Des collaborations existent également avec l'ANPE française et des sessions d'information sont régulièrement organisées. Un guide du travail transfrontalier a par ailleurs été réalisé par les deux SPE. Toutefois, travailler en France, pour un demandeur d'emploi wallon, peut engendrer un risque de piège à l'emploi qui ne sera supprimé que lorsque la convention bilatérale France-Belgique en matière de fiscalité sera effectivement d'application.

Pour conclure, nous travaillons tous à trouver des réponses aux besoins des travailleurs et des entreprises de nos régions.
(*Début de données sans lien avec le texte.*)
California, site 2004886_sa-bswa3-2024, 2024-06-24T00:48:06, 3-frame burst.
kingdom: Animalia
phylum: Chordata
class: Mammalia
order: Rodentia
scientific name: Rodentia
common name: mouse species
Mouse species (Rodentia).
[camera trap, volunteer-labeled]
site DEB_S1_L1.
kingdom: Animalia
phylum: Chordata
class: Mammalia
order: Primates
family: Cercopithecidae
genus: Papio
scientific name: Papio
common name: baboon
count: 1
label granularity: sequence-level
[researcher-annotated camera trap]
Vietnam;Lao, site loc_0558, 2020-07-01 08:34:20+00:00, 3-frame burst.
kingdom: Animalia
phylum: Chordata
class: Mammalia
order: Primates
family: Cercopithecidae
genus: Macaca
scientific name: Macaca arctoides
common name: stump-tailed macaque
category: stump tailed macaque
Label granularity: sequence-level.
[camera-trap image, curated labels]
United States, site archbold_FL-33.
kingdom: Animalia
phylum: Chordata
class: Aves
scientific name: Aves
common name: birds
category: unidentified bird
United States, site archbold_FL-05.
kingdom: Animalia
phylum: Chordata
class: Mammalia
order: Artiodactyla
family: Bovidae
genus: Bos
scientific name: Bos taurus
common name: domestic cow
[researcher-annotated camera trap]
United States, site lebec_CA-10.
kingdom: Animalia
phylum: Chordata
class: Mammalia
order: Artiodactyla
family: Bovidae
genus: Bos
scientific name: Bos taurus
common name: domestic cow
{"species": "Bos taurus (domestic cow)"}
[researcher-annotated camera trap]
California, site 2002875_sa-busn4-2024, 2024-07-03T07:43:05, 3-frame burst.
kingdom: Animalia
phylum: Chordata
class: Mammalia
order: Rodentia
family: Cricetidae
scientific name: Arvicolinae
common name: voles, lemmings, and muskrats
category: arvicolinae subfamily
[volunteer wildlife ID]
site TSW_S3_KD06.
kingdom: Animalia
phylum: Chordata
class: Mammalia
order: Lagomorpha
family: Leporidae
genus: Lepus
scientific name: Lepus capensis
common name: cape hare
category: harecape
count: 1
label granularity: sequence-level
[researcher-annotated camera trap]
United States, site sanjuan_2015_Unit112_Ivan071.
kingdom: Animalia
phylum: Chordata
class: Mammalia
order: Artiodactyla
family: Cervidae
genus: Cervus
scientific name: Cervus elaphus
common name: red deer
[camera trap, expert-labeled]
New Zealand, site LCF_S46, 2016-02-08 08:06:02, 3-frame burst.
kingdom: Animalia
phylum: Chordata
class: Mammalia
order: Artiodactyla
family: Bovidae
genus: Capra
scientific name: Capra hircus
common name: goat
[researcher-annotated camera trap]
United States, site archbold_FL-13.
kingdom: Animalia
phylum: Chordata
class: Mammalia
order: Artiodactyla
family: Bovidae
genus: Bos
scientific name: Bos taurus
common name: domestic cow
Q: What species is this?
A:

Nous avons intensifié nos coopérations pour tracer des routes facilitant les flux interrégionaux et construire, avec l'ensemble de nos partenaires, un marché du travail plus ouvert, plus dynamique et surtout plus efficace. Toutefois, même si je peux partager certaines de vos réflexions quant aux facteurs sociologiques et culturels qui freinent la mobilité des travailleurs. Même si le rôle des conseillers en mobilité interrégionale du FOREM est justement de travailler sur ce facteur, vous conviendrez que tout changement de mentalité ou de perception relève de la psychologie individuelle ou collective et qu'en ce domaine, il ne suffit pas de poser des actes techniques.

M. Carlo Di Antonio (cdH).

Il est vrai que les demandeurs d'emploi qui traversent la frontière française sont souvent confrontés au problème du piège à l'emploi, étant donné la fiscalité différente entre les deux pays. Le deuxième problème se situe, quant à lui, au niveau culturel, ce qui nécessite donc un coaching particulier. Il est important d'enclencher le mouvement.